How to Build an Agent with a Local LLM and RAG, Complete with Local Memory

If you want to build an agent with a local LLM that can remember things and retrieve them on demand, you’ll need a few components: the LLM itself, a Retrieval-Augmented Generation (RAG) system, and a memory mechanism. Here’s how you can piece it all together, with examples using LangChain and Python. (and here is why a small LLM is a good idea)
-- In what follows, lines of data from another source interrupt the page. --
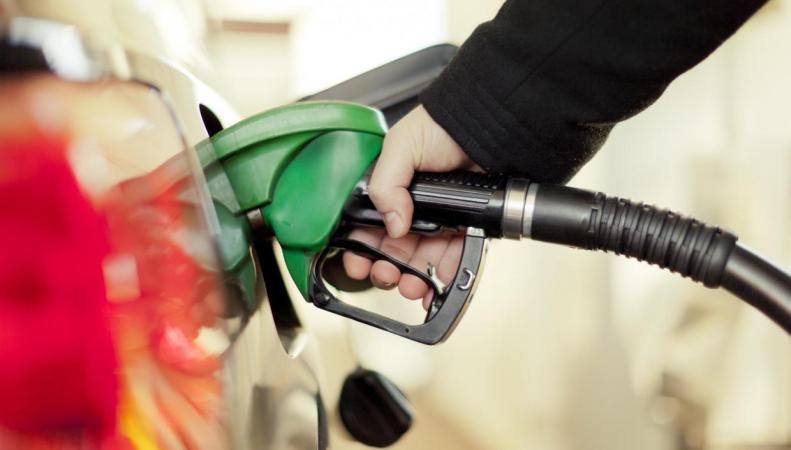 Цены на британских заправках достигли максимума за три года и будут расти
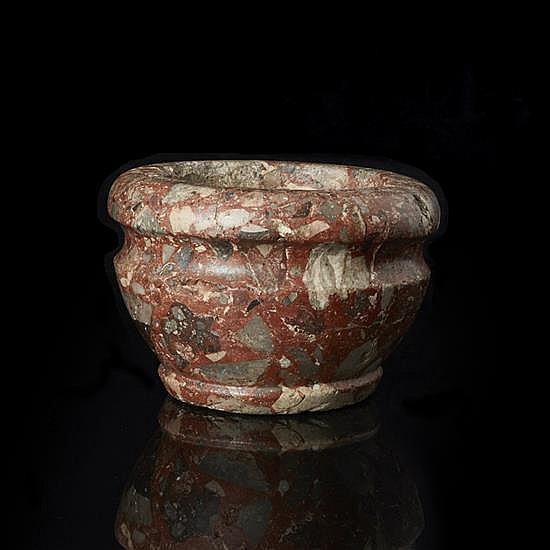 Mortier en marbre brèche d'Egypte de couleurrouge, forme circulaire au corps renfl.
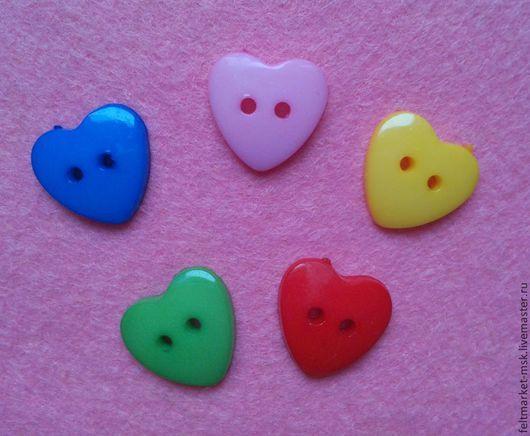 """Пуговицы """"Сердце"""" пластиковые в наличии 5 цветов - красный, синий, светло розовый, желтый, зеленый. Размер 17 мм  Стоимость 5 руб./шт. При заказе указывайте нужный цвет и количество!"""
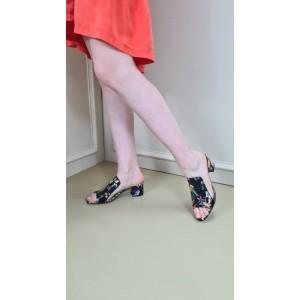 Topuklu Terlik Çiçekli Siyah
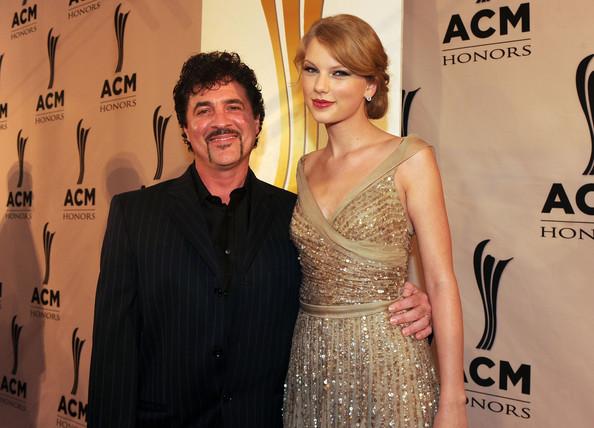 Taylor-Swift-Scott-Borchetta-5th-Annual-ACM-KVeHw_wSLz_l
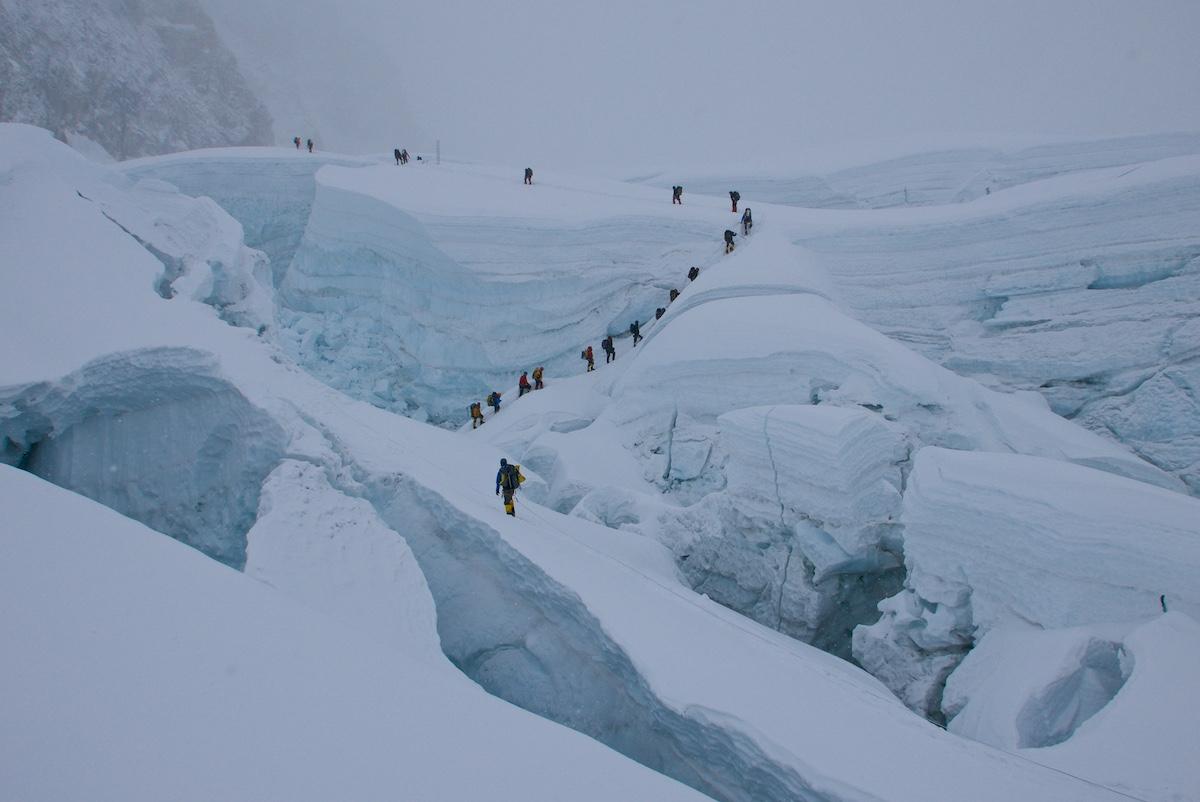 Kiipeilijöitä jääseinämien keskellä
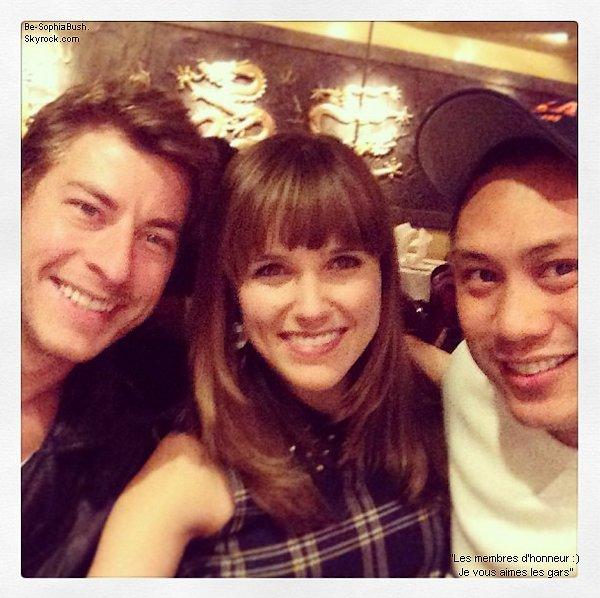 07/04 : Sophia en compagnie de Dan Fredinburg et de Jon M Chu hier soir lors d'un dîner. Sophia est rayonnante !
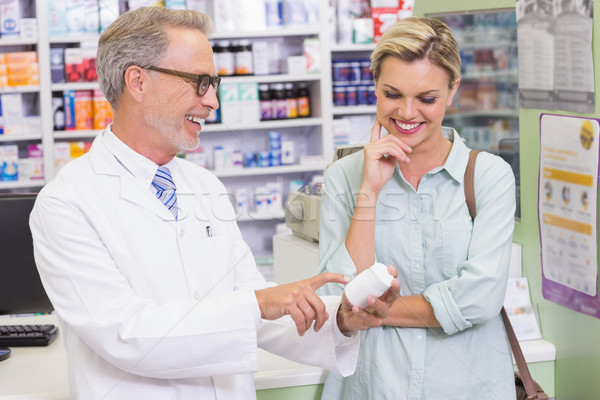 Pharmacien client regarder médecine pharmacie femme Photo stock © wavebreak_media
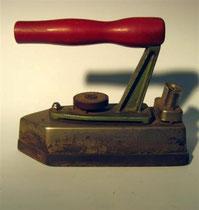 2951/Elektr. Bügeleisen ~1940, L 25cm, EUR 32,-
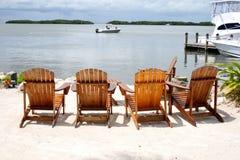 海滩睡椅和理想的海景 库存图片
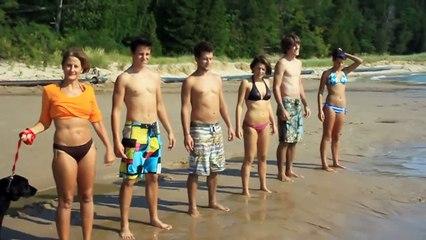 Un groupe de personnes piétine du sable mouvant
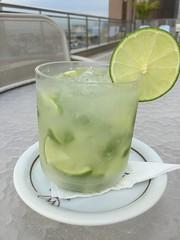 Hotel Windsor Asturias, Cinelandia. (Elias Rovielo) Tags: caipirinha drink cachaça pinga limão hotelwindsorasturias cinelândia rj hotel piscina pool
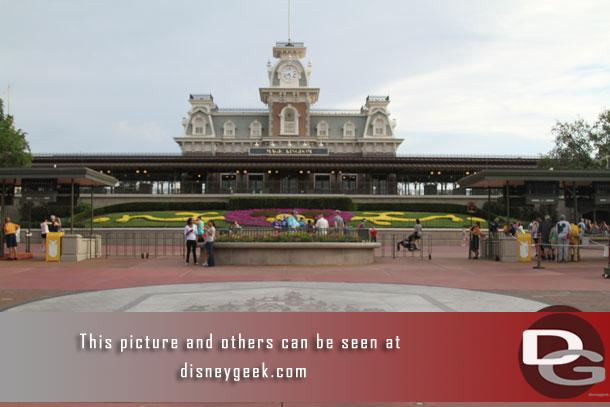 Arrived at the Magic Kingdom at 8:26am.  Nice to be able to get this picture again with security moved.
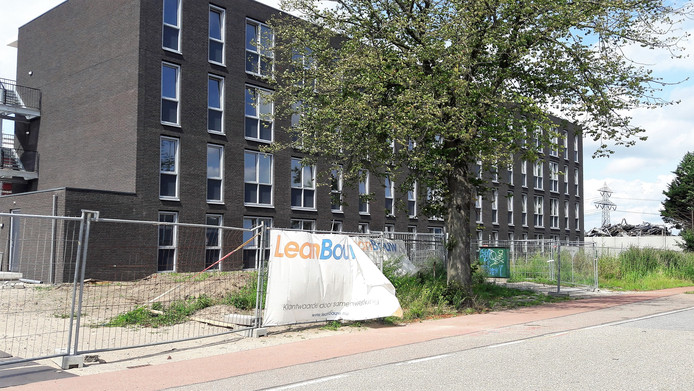 Het gebouw van het migrantenhotel aan de Gastelseweg in Roosendaal.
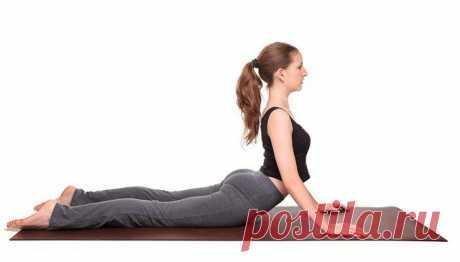 5 простых поз йоги, которые помогут избавиться от жира на животе  Сжечь жир на животе чаще всего — самая сложнаязадача в похудении.  Зато его появление в первую очередь бросается в глаза другим. Но хуже  всего, что этот жир негативно сказывается на нашем здоровье.…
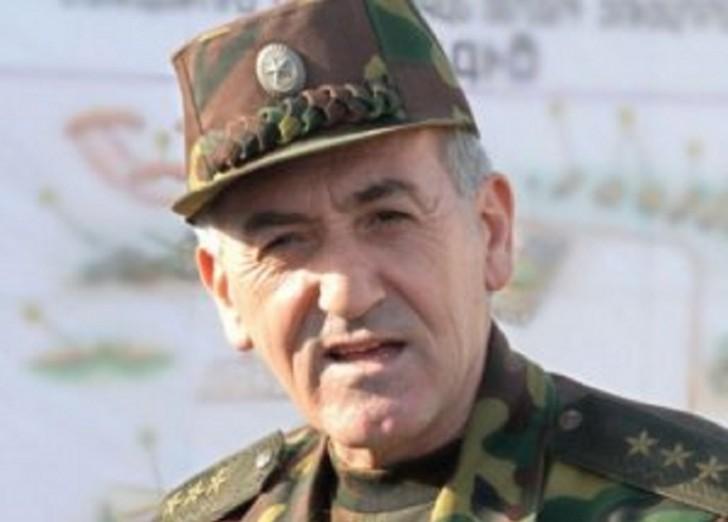 Ermənistanın keçmiş müdafiə naziri beynəlxalq axtarışa verilib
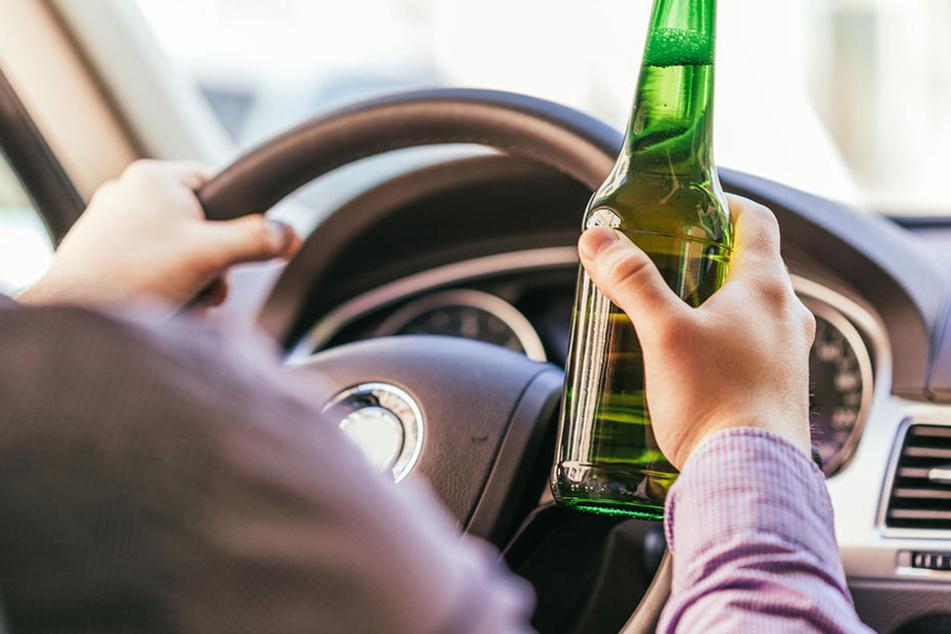 Nach übermäßigem Alkoholkonsum meldete der Mann seinen Wagen als gestohlen. (Symbolbild)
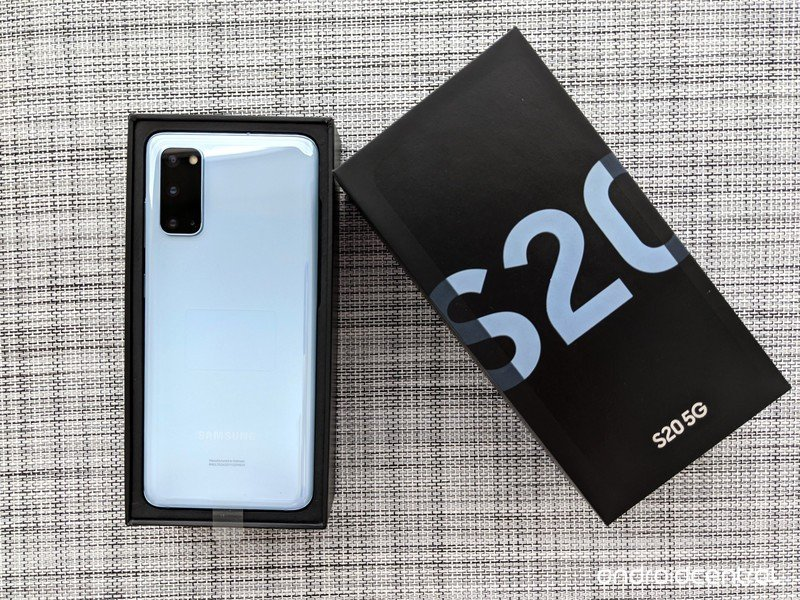 galaxy-s20-review-unboxing-whitemesh.jpg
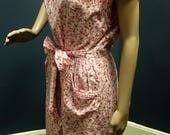 Vintage 1950s Pink Floral Wrap Dress with Lattice Pattern on Collar and Pockets by Country Club Size XXL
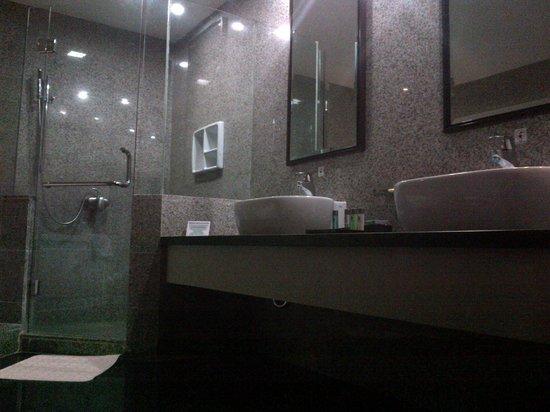 Manhattan Hotel: Bathroom Manhattan Suite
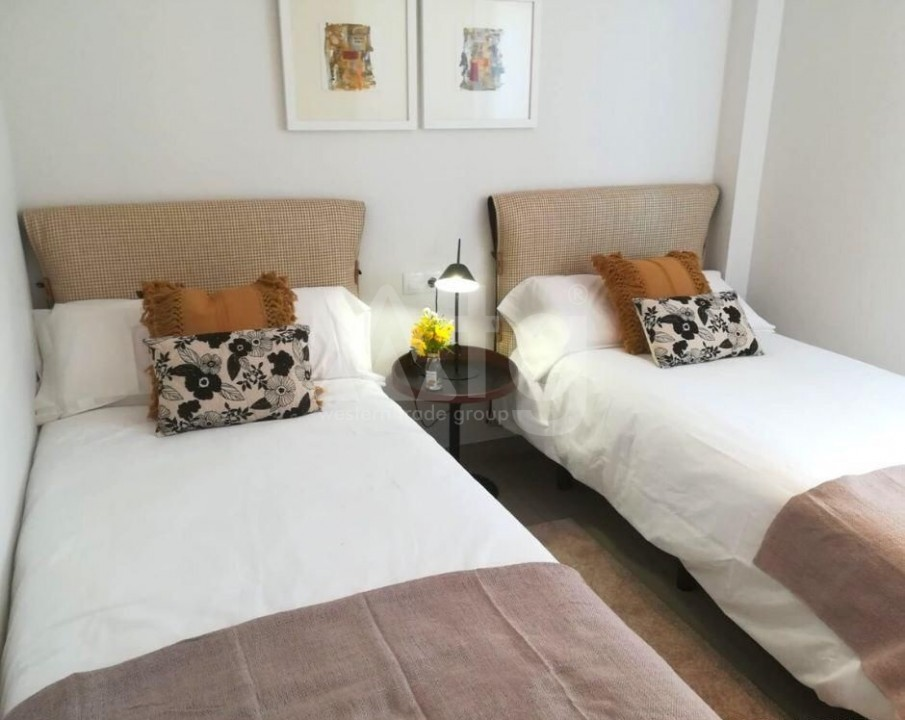3 bedroom Penthouse in Villamartin - NS8277 - 24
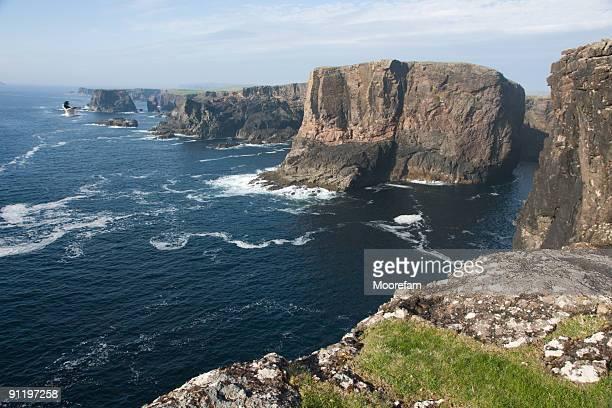 eshaness un remoto e molto suggestivo zona shetland - isole shetland foto e immagini stock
Step 1: Set Up Your Local LLM

First, you need a local LLM. This could be a smaller pre-trained model like LLaMA or GPT-based open-source options running on your machine. The key is that it’s not connected to the cloud—it’s local, private, and under your control. Make sure the LLM is accessible via an API or similar interface so that you can integrate it into your system. A good choice would be using Ollama and an LLM such as Googles gemma. I also wrote easy to follow instructions in how to set an T5 LLM from Salesforce up locally, but it is also perfectly fine to use a cloud-based LLM.

In case the agent you want to build is about source code, here is an example of how to use CodeT5 with LangChain.

Step 2: Add Retrieval-Augmented Generation (RAG)

TL;DR: Gist on Github

Next comes the RAG. A RAG system works by combining your LLM with an external knowledge base. The idea is simple: when the LLM encounters a query, the RAG fetches relevant information from your knowledge base (documents, notes, or even structured data) and feeds it into the LLM as context.

To set up RAG, you’ll need:

  1. A Vector Database: This is where your knowledge will live. Tools like Pinecone, Weaviate, or even local implementations like FAISS can store your data as embeddings.
  2. A Way to Query the Vector Database: Use similarity search to find the most relevant pieces of information for any given query.
  3. Integration with the LLM: Once the RAG fetches data, format it and pass it as input to the LLM.

I have good experience with LangChain and Chroma:

documents = TextLoader("my_data.txt").load()
texts = CharacterTextSplitter(chunk_size=300, chunk_overlap=100).split_documents(documents)
vectorstore = Chroma.from_documents(texts, OllamaEmbeddings(model="gemma:latest")).as_retriever()

llm = OllamaLLM(model=model_name)
qa_chain = RetrievalQA.from_chain_type(llm=llm, retriever=vectorstore)

qa_chain.invoke("What is the main topic of my document?")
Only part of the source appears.